Simulation Comparison of Methods to Estimate Confidence Intervals of the Mitigated Fraction

In the area of veterinary medicine, efficacy studies are conducted to support licensure of vaccines. Such studies are typically designed to assess a vaccine's ability to prevent or mitigate clinical disease. For example, reduction of duration/severity of clinical signs or the severity of lung lesions are often considered as primary or secondary criteria of success. Studies designed to measure efficacy typically utilize two or more treatment groups and often use blocking structures to accommodate animal housing or litter related effects. When the criteria of interest are continuous or ordinal variables, as is the case with the above measurements, the mitigated fraction (MF) is often used to quantify a vaccine effect. One common approach involves determining the confidence interval for the MF using a bootstrap procedure. For data arising from studies with a blocking structure, there are two bootstrap procedures that are often used. The first resamples the blocks with replacement (randomized cluster bootstrap).
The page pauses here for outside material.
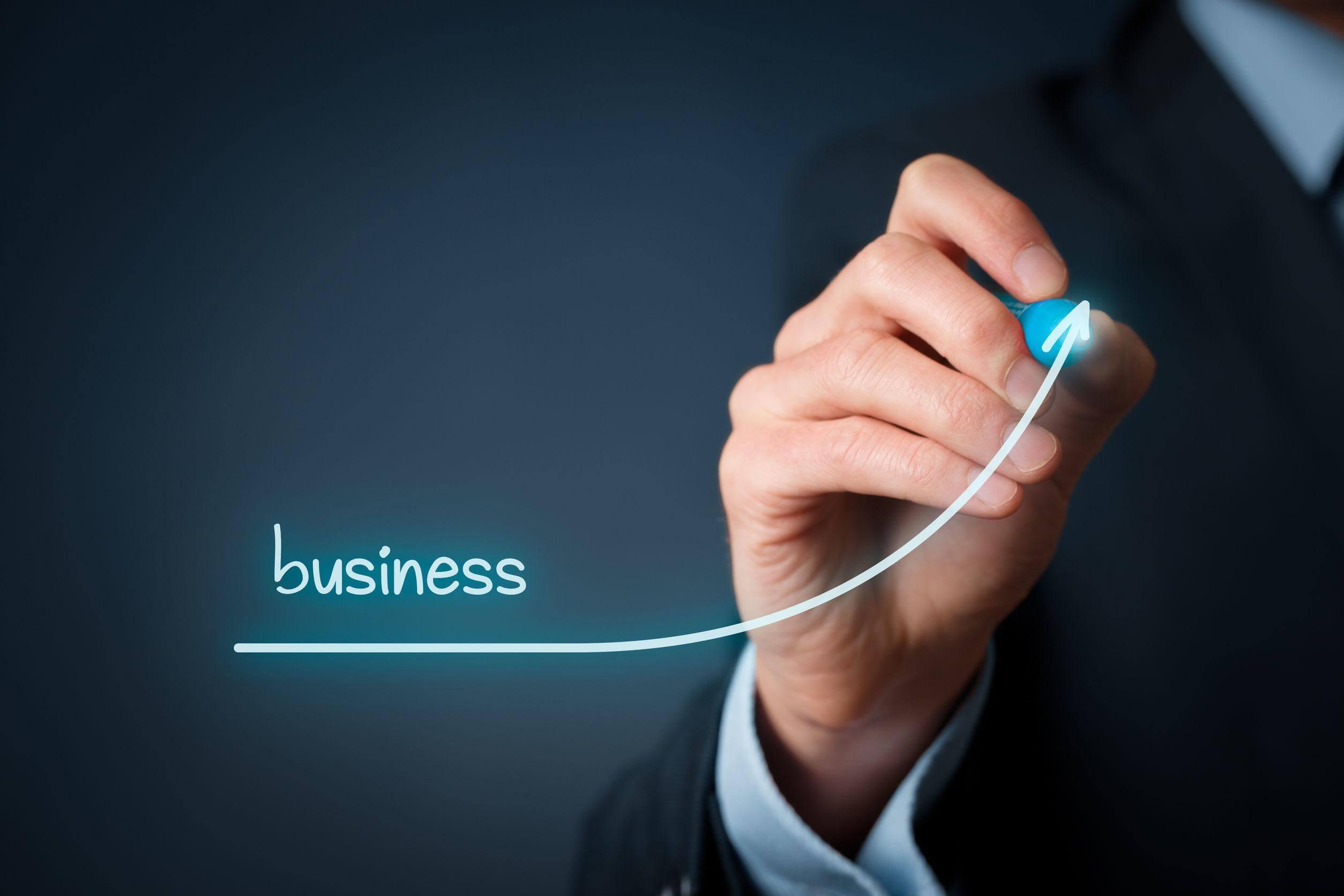 Erdelyi vállalatok online látogatottsága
The second resamples the blocks and the subjects within blocks, both with replacement (two-stage bootstrap). In addition to the bootstrap procedures, an asymptotic estimate of the variance of the MF can be calculated and used to construct a confidence interval. With three potential methods, it is of interest to determine coverage related to the associated intervals using study designs commonly used for in efficacy studies. In addition, coverage was assessed in situations with and without a treatment effect. Using parameter estimates obtained from the data in which lung lesions were measured, we conducted a simulation experiment estimating the MF and confidence interval using each method described above. The results from this simulation study suggest the bootstrap procedures perform poorly when no treatment effect is present, while the confidence interval estimated using the asymptotic variance performs well. However, none of the methods perform particularly well in the presence of a treatment effect.